Kevin McKidd, playing Killer #2 (one of nine “Killers” who make up the Red Suit Gang’s inner circle!), is a lot more enjoyable. He threatens to steal the movie more than once, in fact. You can see how much fun he’s having which offsets the bonkers-effect his dance-fu bad guy immediately instills. As a character, Killer #2 sort of embodies this movie and if you don’t enjoy him, chances are you’re not going to enjoy much of this.

On the other hand, Demi Moore’s casting is just weird and bad. She’s not needed and another actress, a more crazy one maybe, might have done more with the role. As is, she’s barely in the movie and gives the most uninspired performance I think I’ve ever seen from her. She’s not a bad actress by any stretch but what the fuck, man? I just don’t get why she didn’t push it a bit more, if she had to be in this at all. When she ignominously (and literally) dies in a fire, she is not missed even presumably by the bartender who was once her man. Yech.

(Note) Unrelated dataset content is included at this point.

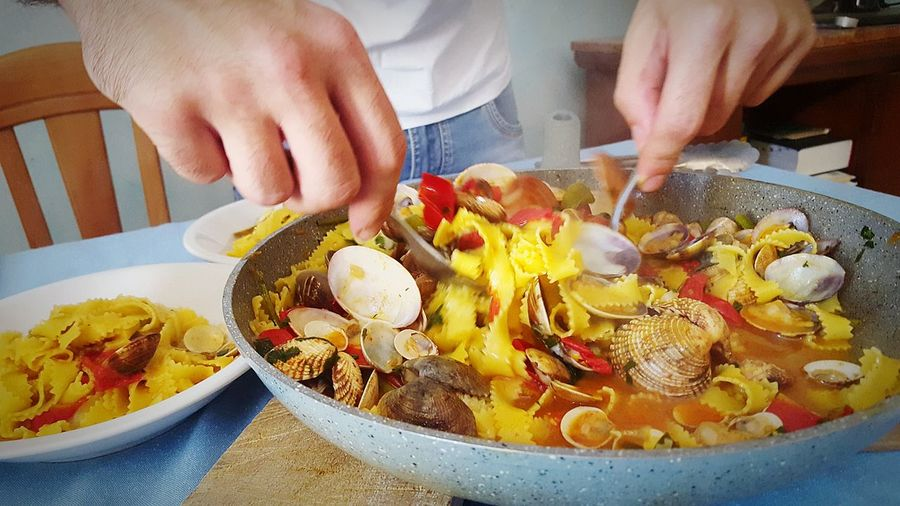 ShareTheMeal Human Hand Midsection High Angle View Food And Drink People Healthy Eating Food Plate Indoors  Close-up Ready-to-eat First Eyeem Photo Fish SEAFOOD🐡 Miseria E Nobiltà Toto' Sharefood,smile&Life Share Food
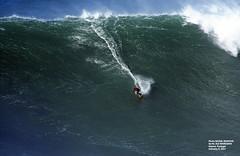 ALE MARCIANO / 0593HKE (Rafael González de Riancho (Lunada) / Rafa Rianch) Tags: surf waves surfing olas sport deportes sea mer mar nazaré vagues ondas portugal playa beach 海の沿岸をサーフィンスポーツ 自然 海 ポルトガル heʻe nalu palena moana haʻuki kai olahraga laut pantai alam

As Ron Perlman threatens to crush Demi Moore’s fleshy neck, I’m thinking YEAH DOOOO EEEET! Because what is she even doing here?!

On the whole, Bunraku is a visually arresting movie with an everything-and-two-kitchen-sinks approach. It has so many ideas, homages, and contributing influences that it probably threatens to lose itself for those viewers less versed in the legion trappings of a solid, eclectic genre mash-up. But that doesn’t even do this justice because Bunraku is a genre mash-up on psychedlic steroids. Not since the insanity of Speed Racer (which I love forever) has a movie come this close to pulling in everything about anime that makes it anime and making it work in live action.

This movie is a visionary piece, however the audience likes it. Written, directed, and probably altogether conceived by Guy Moshe, basically on his first time out, it solidifies him as a guy to watch in the future. Hopefully his next film has as much energy and ambition as this one.